I Can Help My Clients Progress, But I Cannot Train My Own Dog.

can't train

One of the first lessons my graduate school professor taught the class was that not all BCBAs have “perfectly behaved” children.  In fact, my professor enjoyed telling stories about how he was able to change challenging behaviors of clients and students, but he was not able to leave Target without his own children throwing a tantrum over a doll.  I cannot completely relate to his stories because I do not have children of my own.  However, I am a proud human to a 7-month year old chocolate lab puppy and I would be lying if I said she has trained me more than I have trained her.

Prior to bringing the puppy, Parker, home this past February, I was ready to disseminate my practice upon my new puppy.  I had purchased puppy training books written by the experts and purchased all of the suggested supplies like the infamous “clicker” which are to be paired with specific training treats.  I even put antecedent interventions in place around my house to prepare for the pouch; safety gates were installed around the stairs and bitter apple spray was purchased in order to decrease any potential furniture chewing.  I was ready and I imagined I would be the epitome of BCBA/Dog Mom.  

My first mistake probably occurred after the first night at home.  My boyfriend and I were so exhausted after all of the excitement of the day that when it was finally time for us to go to bed, we decided we would put Parker in her crate for a few hours until it was time for her to go out again.  Parker was exhausted too, so we were fortunate that she wanted some uninterrupted sleep for a few hours.  Then, as soon as we heard her start to stir in her crate at 6am, we ran down the stairs to tend to her.  I am ashamed to say this behavior was reinforced for the first few nights and it is no surprise, that 5 months later Parker still expects us to be up with her at 6am.  Many non-BCBA dog owners see the bags under my eyes and listen to my story about how Parker still is an early riser.  Several friends have mentioned to me that I should consider letting the puppy cry it out for a little in the mornings before I give her attention.  I have become too ashamed to admit to them that extinction is a key principle to ABA and is one of the first terms we learn from Cooper.  I have just accepted the fact that I will never again need to set an alarm and Parker will have me up in time for work for the foreseeable future.
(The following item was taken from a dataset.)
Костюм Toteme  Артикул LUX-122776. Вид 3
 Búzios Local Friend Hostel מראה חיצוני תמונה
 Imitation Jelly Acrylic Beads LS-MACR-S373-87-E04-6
Growing up we had a family dog that I was too young to remember training.  My parents were the primary caretakers of this puppy, so by the time I was old enough to remember him, he had already become a dinner time beggar.  The vet would often suggest to us that we should put him on a diet and control his weight better.  I felt bad that we had put his health at risk so I vowed that any future dog I had would never beg for food.  Fast forward 25 years later and I am not conditioned to give Parker a treat anytime she steps inside from the backyard.  Obviously, clicker training was successful because Parker was house broken quickly.  However, I failed at fading her schedule of reinforcement and she still expects a treat every time she is successful at relieving herself outside.  Even if it is 6 o’clock in the morning and I am too sleep deprived to remember to reinforce the successful “void,” she has been effective by reminding me by barking at the pantry door where her treats are stored.
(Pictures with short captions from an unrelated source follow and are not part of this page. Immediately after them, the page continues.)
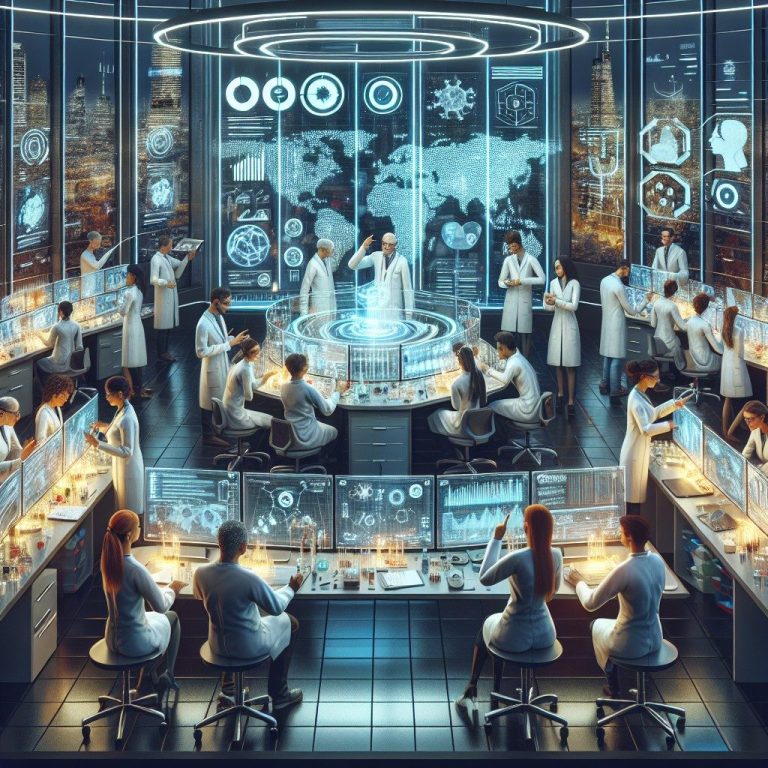 Breaking Study: New Health Data Reveals Surprising 2026 Predictions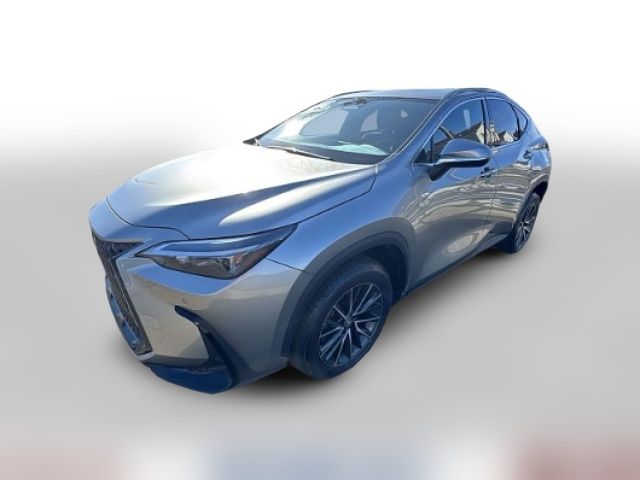 2023 Lexus NX 350 Premium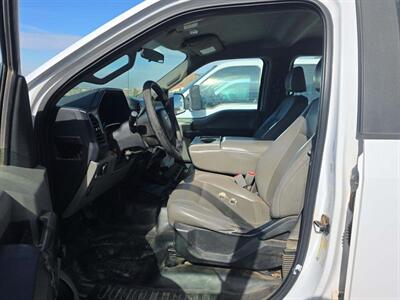 2015 Ford F-150 XL   - Photo 8 - Albuquerque, NM 87107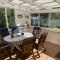 Nice child-friendly house 200m from beautiful beach,near Kullaberg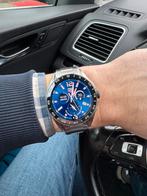Tag Heuer connected smartwatch, Ophalen, Staal, Staal, Polshorloge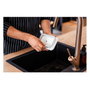 Zwilling Fresh&Save Vacuum Box M de Vidrio, 0,9 L, Gris y Transparente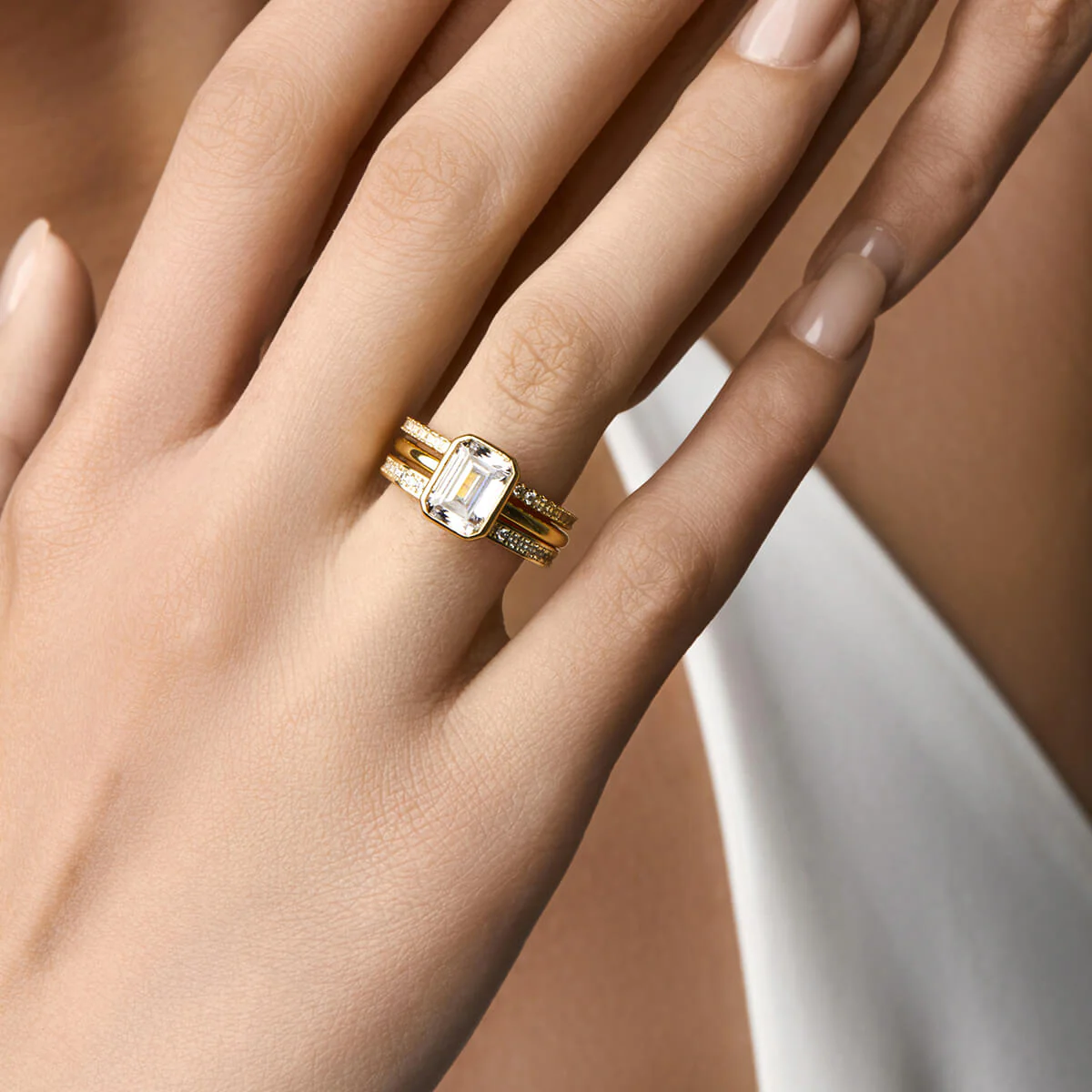Giselle Ring - Image 11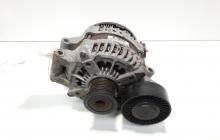 Alternator 170A, 7550468-02 Bmw 3 Coupe (E92), 2.0 benz, N43B20A (id:600096)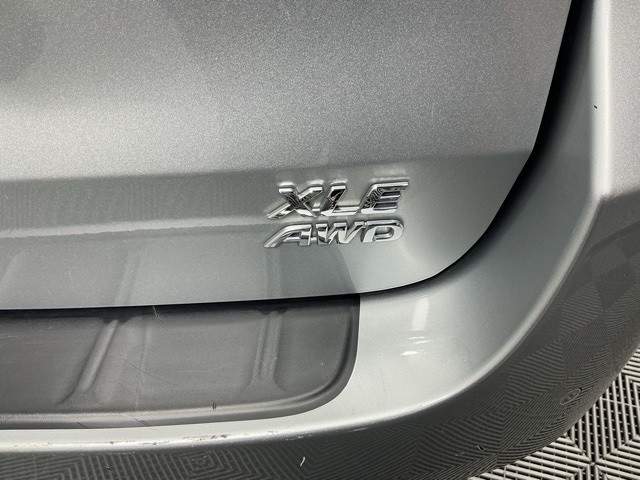 used 2020 Toyota Sienna car, priced at $34,077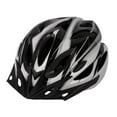thumbnail image 3 of kesoto Sports s Head Protection for Adult Cycling Bike for Riding Outdoor Inline Skating Climbing Black White, 3 of 9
One thing that is out of my scope of confidence is leash training.  I was under the impression that I was doing a good job at teaching her to “heal” and “sit” if another dog was passing by.  The part of leash training that I did not account for was that the 4-pound puppy I began the training with would grow to become 50 pounds of pure muscle in less than 4 months.  Now I have become oblivious to the comments from neighbors such as “Who’s walking who?” and “Here comes Mike Tyson!”.  Now I just grin a little bit and remember that the more I walk Parker the fewer bicep curls I have to do later.  Hopefully, I get control over the walking situation, otherwise I will have my own personal sled this winter.

Obviously, raising a puppy is a lot more challenging than I could have ever imagined.  I assumed I would have stimulus control over Parker by the time she was 7 weeks old.  Now, 7 months later, she has more control over me.  However, I do not regret any “mistakes” I may have made training Parker because despite the mishaps, she has brought so much love to my life and I now have a new best friend.  Parker was my boyfriend’s congratulatory gift to me for passing my BCBA exam.  So, I guess you can say she was the ultimate positive reinforcement!